── Data provided

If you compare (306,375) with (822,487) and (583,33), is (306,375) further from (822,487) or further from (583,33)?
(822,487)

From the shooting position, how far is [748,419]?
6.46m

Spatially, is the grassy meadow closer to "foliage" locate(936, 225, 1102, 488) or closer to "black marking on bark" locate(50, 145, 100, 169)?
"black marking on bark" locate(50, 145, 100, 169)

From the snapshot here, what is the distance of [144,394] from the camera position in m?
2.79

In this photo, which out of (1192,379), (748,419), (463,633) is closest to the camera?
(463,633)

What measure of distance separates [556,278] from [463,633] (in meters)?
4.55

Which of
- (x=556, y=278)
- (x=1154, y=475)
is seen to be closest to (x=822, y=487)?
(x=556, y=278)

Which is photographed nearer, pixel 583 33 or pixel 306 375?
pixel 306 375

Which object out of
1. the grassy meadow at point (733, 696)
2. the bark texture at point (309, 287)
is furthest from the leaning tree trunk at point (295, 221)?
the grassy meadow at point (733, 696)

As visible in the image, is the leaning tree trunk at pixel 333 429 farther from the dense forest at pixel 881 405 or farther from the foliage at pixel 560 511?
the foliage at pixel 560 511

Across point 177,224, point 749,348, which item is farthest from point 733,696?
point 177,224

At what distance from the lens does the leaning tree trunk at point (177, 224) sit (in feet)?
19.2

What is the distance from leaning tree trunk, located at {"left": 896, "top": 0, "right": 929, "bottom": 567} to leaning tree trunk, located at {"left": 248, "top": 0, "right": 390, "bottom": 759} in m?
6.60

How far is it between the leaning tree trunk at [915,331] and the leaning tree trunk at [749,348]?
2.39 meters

────

▶ **Given task**
Rename "leaning tree trunk" to "slanted tree trunk" throughout the data above. Reproduce all of its lines with nothing else altered.

▶ **Expected answer**
If you compare (306,375) with (822,487) and (583,33), is (306,375) further from (822,487) or further from (583,33)?
(822,487)

From the shooting position, how far is [748,419]?
6.46m

Spatially, is the grassy meadow closer to "foliage" locate(936, 225, 1102, 488) or closer to "black marking on bark" locate(50, 145, 100, 169)?
"black marking on bark" locate(50, 145, 100, 169)

From the snapshot here, what is the distance of [144,394] from the camera position in m?
2.79

In this photo, which out of (1192,379), (748,419), (463,633) is closest to the camera?
(463,633)

What measure of distance separates [556,278] from [463,633] (in meters)?
4.55

Which of
- (x=556, y=278)
- (x=1154, y=475)
is seen to be closest to (x=822, y=487)?
(x=556, y=278)

Which is photographed nearer, pixel 583 33 or pixel 306 375?
pixel 306 375

Which object out of
1. the grassy meadow at point (733, 696)
2. the bark texture at point (309, 287)
is furthest from the slanted tree trunk at point (295, 221)?
the grassy meadow at point (733, 696)

As visible in the image, is the slanted tree trunk at pixel 333 429 farther from the dense forest at pixel 881 405 or farther from the foliage at pixel 560 511?
the foliage at pixel 560 511

Across point 177,224, point 749,348, which item is farthest from point 733,696?
point 177,224

At what distance from the lens does the slanted tree trunk at point (177, 224) sit (in feet)?
19.2

What is the distance from slanted tree trunk, located at {"left": 896, "top": 0, "right": 929, "bottom": 567} to slanted tree trunk, located at {"left": 248, "top": 0, "right": 390, "bottom": 759} in m?
6.60

How far is it between the slanted tree trunk at [915,331] and the slanted tree trunk at [749,348]?
2.39 meters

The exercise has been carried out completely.